→ **Activity 1**:
According to the passage on IMP3 expression, what percentages of cases in the study expressed TTF-1 and Napsin A?
→ **Activity 2**:
Continue the passage on IMP3 expression beyond its final sentence.
** Extract to read follows **
Expression of IMP3 was analysed in relation with histological grade proposed by Barletta et al.[21], but no significant correlation was found (P = 0.287). According to some authors,[24] there is no well-established histological or cytological grading scheme for NSCLC and currently applied subjective grading is not prognostically relevant. In our series solid subtype was the most common and it was analysed in relation to other subtypes (acinar, lepidic and papillary) grouped together. One case of papillary subtype had characteristics of recently described stromal micropapillary pattern[25, 26]. IMP3 overexpression correlated with solid subtype (P = 0.002). In the series of 89 surgically resected specimens Findeis-Hosey et al. have found that positive IMP3 expression was strongly correlated with poorly differentiated adenocarcinoma and solid component of myxed subtype adenocarcinoma[20]. In our study, expression of TTF-1 and Napsin A were 61% and 51%, respectively. TTF-1 expression value was within reported range[9], but percentage of Napsin A positive cases was surprisingly low[27]. Possible explanation for this could be high proportion of solid subtype in our series, although technical problems in sampling and fixation could not be excluded. Expression of Napsin negatively correlated with poor differentiation and 40 (76.9%) cases of histologic grade 3 were Napsin A negative (P = 0.031). Expression of TTF-1 did not correlate with grade (P = 0.542), which confirmed objection of Ueno et al.[27] that TTF-1 showed no association with the grade of tumour differentiation. Both TTF-1 and Napsin A were negative in 28 cases, majority of those were of solid subtype and immunohistochemically negative to Cytokeratin 5/6. The proportion of dual negative cases in our study was higher than in study of Turner et al.[8], 32% versus 10.6%, respectively which could be explained by high percentage of solid subtype in our sample. IMP3 overexpression correlated with negative expression of Napsin A (P = 0.004), but correlation of IMP3 and TTF-1 was not found (P = 0.599).
** End of Extract to read **
** Records shown follows **
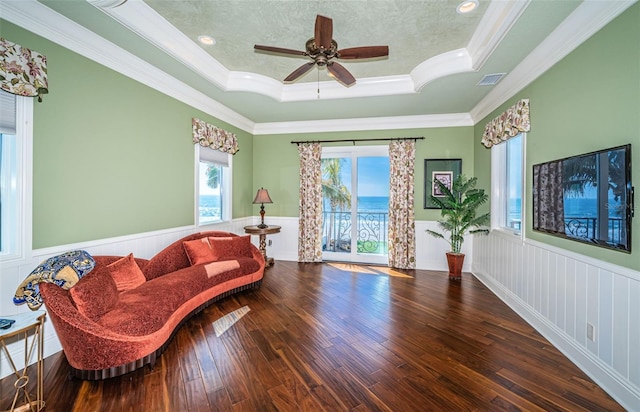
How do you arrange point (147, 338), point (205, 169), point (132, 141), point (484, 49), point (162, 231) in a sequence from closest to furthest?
point (147, 338) < point (484, 49) < point (132, 141) < point (162, 231) < point (205, 169)

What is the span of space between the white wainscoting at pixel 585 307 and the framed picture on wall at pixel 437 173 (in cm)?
182

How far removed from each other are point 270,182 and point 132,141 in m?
2.99

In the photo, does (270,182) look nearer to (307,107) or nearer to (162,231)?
(307,107)

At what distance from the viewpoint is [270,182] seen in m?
5.89

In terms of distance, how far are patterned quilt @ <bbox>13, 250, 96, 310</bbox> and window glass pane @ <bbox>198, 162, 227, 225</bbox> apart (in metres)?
2.17

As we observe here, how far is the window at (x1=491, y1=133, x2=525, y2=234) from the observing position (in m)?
3.67

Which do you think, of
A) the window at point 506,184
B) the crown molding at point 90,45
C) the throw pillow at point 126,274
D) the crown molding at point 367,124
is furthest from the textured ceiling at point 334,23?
the throw pillow at point 126,274

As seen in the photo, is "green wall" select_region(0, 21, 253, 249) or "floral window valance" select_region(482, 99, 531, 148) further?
"floral window valance" select_region(482, 99, 531, 148)

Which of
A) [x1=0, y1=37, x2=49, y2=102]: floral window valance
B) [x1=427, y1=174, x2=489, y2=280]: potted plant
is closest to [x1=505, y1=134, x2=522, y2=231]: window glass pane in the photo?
[x1=427, y1=174, x2=489, y2=280]: potted plant

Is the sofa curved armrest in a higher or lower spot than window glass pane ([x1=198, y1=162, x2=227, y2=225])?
lower

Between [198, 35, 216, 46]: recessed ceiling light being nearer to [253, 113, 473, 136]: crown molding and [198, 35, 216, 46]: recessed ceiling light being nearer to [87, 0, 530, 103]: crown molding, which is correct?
[87, 0, 530, 103]: crown molding

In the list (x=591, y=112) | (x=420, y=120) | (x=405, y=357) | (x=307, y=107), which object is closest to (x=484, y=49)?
(x=591, y=112)

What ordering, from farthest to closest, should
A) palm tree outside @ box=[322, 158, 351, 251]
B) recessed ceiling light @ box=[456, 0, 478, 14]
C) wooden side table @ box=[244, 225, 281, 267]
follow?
palm tree outside @ box=[322, 158, 351, 251]
wooden side table @ box=[244, 225, 281, 267]
recessed ceiling light @ box=[456, 0, 478, 14]

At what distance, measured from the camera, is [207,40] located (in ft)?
** End of Records shown **
→ **Reply 1**:
TTF-1 was expressed in 61% of cases and Napsin A in 51%.

→ **Reply 2**:
During five-year follow-up, out of 90 patients with inoperable lung adenocarcinoma, 79 (8.77%) died. The mean overall survival was 8 months (95% CI 1–34 months). IMP3 overexpression had no influence on mean overall survival (P = 0.712). We did not find statistically significant difference in tumour size (P = 0.411), T staging (P = 0.458) or N staging (P = 0.612) among IMP3 overexpressed and IMP3 negative cases. Findeis-Hosey et al. found that IMP3 is more frequently expressed in larger tumours with positive lymph nodes or higher clinical stage, but the difference was not statistically significant[20].

In our series, 45 patients developed distant metastasis to the brain, liver, adrenal glands, bones or to multiple sites. Quite often symptoms of metastases were the first sign of the malignancy. IMP3 overexpression showed correlation with distant metastases regardless of histological subtype (P = 0.033). Further series are needed to confirm these results and eventually establish IMP3 in initial immunohistochemical panel for small bronchoscopic biopsy/cytology, as a marker for aggressive behaviour and higher metastatic potential of lung adenocarcinoma.

In conclusion, IMP3 overexpression correlated with solid subtype and negative expression of Napsin A, as well as distant metastasis regardless of hystological subtype. Our results confirm that positive IMP 3 expression predicts aggressive tumour behaviour in lung adenocarcinoma and can be used as a significant predictor of unfavorable outcome.